Standardized Testing is "Check" Not "Mate"

March 20,2012

By Mark, Selle, Ph.D., Superintendent

Written January 22nd, 2012

I’ve enjoyed chess for nearly as long as I can remember. When I was seven, my dad’s old navy friend visited our home in Spokane, much to my father’s delight. I recall the house vividly. It was the first house address I was ever required to memorize, so I can recite it to this day. They say one can best remember firsts and lasts. I think it’s true.

Perhaps that’s why I recall so vividly my first impressions of chess. My dad and his buddy sat at the dining room table for a game. They had played many such games on the U.S.S. Dixie, a destroyer tender, during Vietnam. Theirs was no quiet or cerebral game! It was filled with bravado, laughter, and intrigue.

I was small. The board was so high above me that I couldn’t even see the pieces well. But I felt the excitement and the adrenaline. It was a battle filled with unexpected twists, turns, checks, and captures! I loved it.

Over the next 10 years, my dad taught me to play. In high school, I could finally beat him. I played for fun and competitively. Now, I pass the game on to my children.

The point of my story lies in the educational process: specifically the role played by standardized testing. My family acquired ChessMaster 9000, a computer software program, some years ago. It includes tutorials and tests over material covered. The tests are, of course, “standardized.” That is, they are the same for everyone—they do not include interaction between the teacher and the student during the testing process. They do not, for example, include the kinds of admonitions my dad provided to me when he was the chess examiner and I the student.

Let me further illustrate the point with “castling.” After learning the normal moves of each chess piece, castling is the first special move a novice learns. Under certain conditions, a player is allowed to move the king two spaces to the left or right and place the rook on the square immediately on the opposite side of the king. A standardized test, like that built-in to ChessMaster 9000, can adequately test knowledge. It cannot, however, adequately examine what a student can do with that knowledge, or what that student understands.

For example, I observed my children getting the right answer when they should not have and getting no credit when they should have. On ChessMaster 9000’s castling test, my eight-year-old got several “right answers” he didn’t deserve. On tests of how the pieces move, my five-year-old didn’t get credit he did earn.

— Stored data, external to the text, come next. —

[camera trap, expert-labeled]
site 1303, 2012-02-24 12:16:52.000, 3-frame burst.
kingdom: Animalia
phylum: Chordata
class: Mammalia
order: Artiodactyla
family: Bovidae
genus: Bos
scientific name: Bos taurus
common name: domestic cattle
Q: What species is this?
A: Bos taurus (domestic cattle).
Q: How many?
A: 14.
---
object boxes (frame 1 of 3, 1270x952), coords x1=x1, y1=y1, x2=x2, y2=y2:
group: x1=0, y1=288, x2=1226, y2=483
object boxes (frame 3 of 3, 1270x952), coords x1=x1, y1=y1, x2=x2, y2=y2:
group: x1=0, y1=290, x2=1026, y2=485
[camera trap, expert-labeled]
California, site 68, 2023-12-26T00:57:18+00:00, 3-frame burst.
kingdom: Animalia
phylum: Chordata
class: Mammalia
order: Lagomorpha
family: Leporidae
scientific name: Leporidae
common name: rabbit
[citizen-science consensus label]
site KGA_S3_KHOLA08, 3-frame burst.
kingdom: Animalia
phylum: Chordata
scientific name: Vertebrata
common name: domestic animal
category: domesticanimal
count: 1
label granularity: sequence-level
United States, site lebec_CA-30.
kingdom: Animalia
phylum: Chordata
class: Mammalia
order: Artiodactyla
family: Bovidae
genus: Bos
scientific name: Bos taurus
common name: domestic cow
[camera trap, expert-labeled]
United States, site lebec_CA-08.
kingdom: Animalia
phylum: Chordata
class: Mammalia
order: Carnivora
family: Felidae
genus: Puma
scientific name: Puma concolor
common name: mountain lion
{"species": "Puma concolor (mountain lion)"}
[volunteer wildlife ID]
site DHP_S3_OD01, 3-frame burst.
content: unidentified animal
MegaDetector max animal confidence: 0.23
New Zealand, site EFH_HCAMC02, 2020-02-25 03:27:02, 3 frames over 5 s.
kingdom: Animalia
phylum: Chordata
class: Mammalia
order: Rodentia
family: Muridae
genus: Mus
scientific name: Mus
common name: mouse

On one hand, a standardized test can count an answer as right even though a student’s reasoning is dead wrong. I discovered this sitting beside my son, seeing him get the “right answer,” and then I proudly interjected, “Do you know why?” only to discover that he didn’t. His understanding was completely incorrect. He had answered the question, “Can White castle long, short, or not at all?” correctly (the answer was “not at all”) but without understanding that the reason was that the king was in check (this is one of the conditions under which one may not castle). I observed the same sort of problem on several other questions.

On the other hand, later, while my five-year-old was energetically pacing through tests on how the pieces move, there was a glitch in the software. It caused him to have to exit and restart the program. He was so disappointed when he got back in because none of his right answers had been saved. He got the right answers, but as far as the system was concerned, he did not.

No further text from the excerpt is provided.